After killing Jimmy, I was going to have to find Julie. That was probably going to be harder than trying to find Jimmy. I at least knew what building to find Jimmy in. I'm sure those cops are keeping Julie as far away from the apartment as possible.

Julie's POV

Jimmy couldn't stop himself from drifting in and out of consciousness. I hated it when he was asleep. I was left alone with my thoughts. My mind kept thinking about what Tommy could be doing to Hunter. My precious little Hunter.

I knew it was selfish, but I didn't want to be left alone. My fingers were laced through Jimmy's, but I'd pinch the ends of his fingertips. His eyes would barely open, but he'd give my hand a slight squeeze.

The nurse came in every once in awhile, but she kept her eyes on the ground and wouldn't say a word to us. Sensing her uneasiness stopped me from trying to start a conversation with her.

My eyes felt heavy, but I didn't dare try to sleep. I always thought my nightmares of Tommy were bad. I don't want to know what they're going to be like knowing he has Hunter.

I leaned forward and combed Jimmy's hair with my fingers. It was greasy, I don't know when the last time he was able to shower.

"Jimmy," I said softly.

He muttered something, but I wasn't able to understand what he said.

"Jimmy, I'm sorry," I said. I don't think he was able to hear me, but I needed to say it. "I'm so sorry. I should have never let you leave the apartment. I knew it wasn't safe."

Jimmy didn't move. He was probably fast asleep. I could feel the tears stinging my eyes. I was afraid to blink because I knew I would be sobbing. If I was sobbing, one of the cops outside would come in to see if I was okay. I wanted to be alone with Jimmy.

"I'm sorry I was so difficult," I continued. "I should have told you want Tommy was planning. I should have never let Tommy touch me.
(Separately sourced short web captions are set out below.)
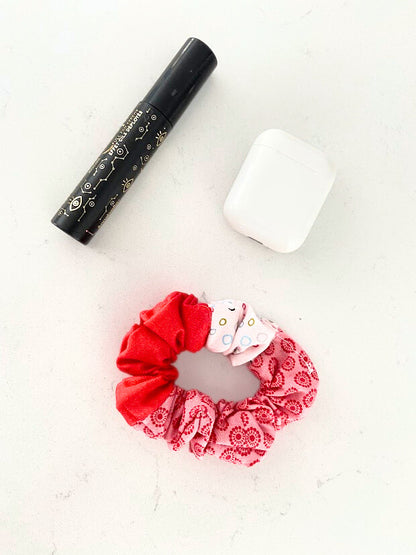 Scrunchie pour l'amour du rose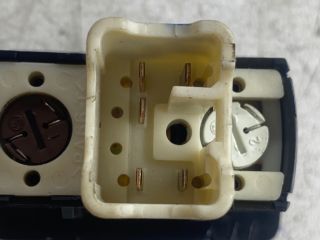 bontott MAZDA 6 Bal első Ülésfűtés Kapcsoló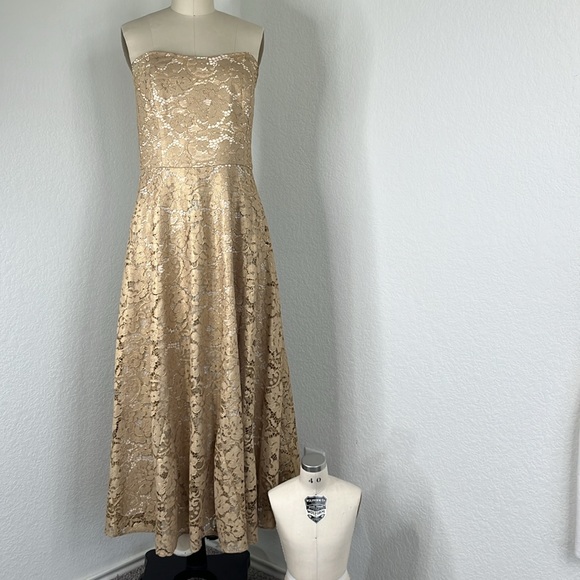 Lilly Pulitzer Aubrianna Strapless Gold Metallic Lace Floral Sweethea Midi Dress - Picture 2 of 13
I shouldn't have put Carrie before myself."

I blinked and the cold tears were streaming down my cheeks. I squeezed Jimmy's hand. I needed him to wake up. I needed him to tell me it was okay. He needed to tell me I was good.

"I'm sorry I always put up such a fight." I took in a deep breath to control the tears. "I just want to go back in time. Those nights where we were home alone, and we only had to worry about us. It'll never be that simple again."

I was beginning to pant for breath. There was a dull ache over my chest where Tommy had stabbed me that night. Jimmy was the one to save me then. He was the only one who could save me, and now he is lying in a hospital bed. He's dying and I can't save him. Hunter could be dying, and I can't save him. If anything happened to him it would be my fault.

I let go of Jimmy's hand and wiped the tears off of my face. I was gasping for breath, and the ache in my chest was becoming more antagonizing. I needed to go out and get some fresh air. The stuffy air of his hospital room was making my head spin even more.

I turned around and wheeled my way out of his room. The cops looked down at me when they heard the door open. I knew my face would be all red and splotchy from crying.

"I need some fresh air," I told them as I continued to wheel myself forward.

"One of us should go with you," one cop said.

"Please, I just want some time alone."

The two cops exchanged a glance, but neither said anything. Nurses and doctors rushed past me as I made my way over to the ambulance. I should have left my wheelchair in Jimmy's room, but the crying has probably made me legs all shaky.

I was so happy when I was finally outside. I took in a deep breath of the crisp cool night's air and let it fill my lungs. I don't know how long I was outside for, but I must have drifted off to sleep. I woke up when a few cold rain drops hit my face. I wiped them way, still groggy from sleep. I was startled when I felt someone pushing my wheelchair.

"We should get you out of the rain," an eerily familiar voice said as I was being pushed farther away from the hospital.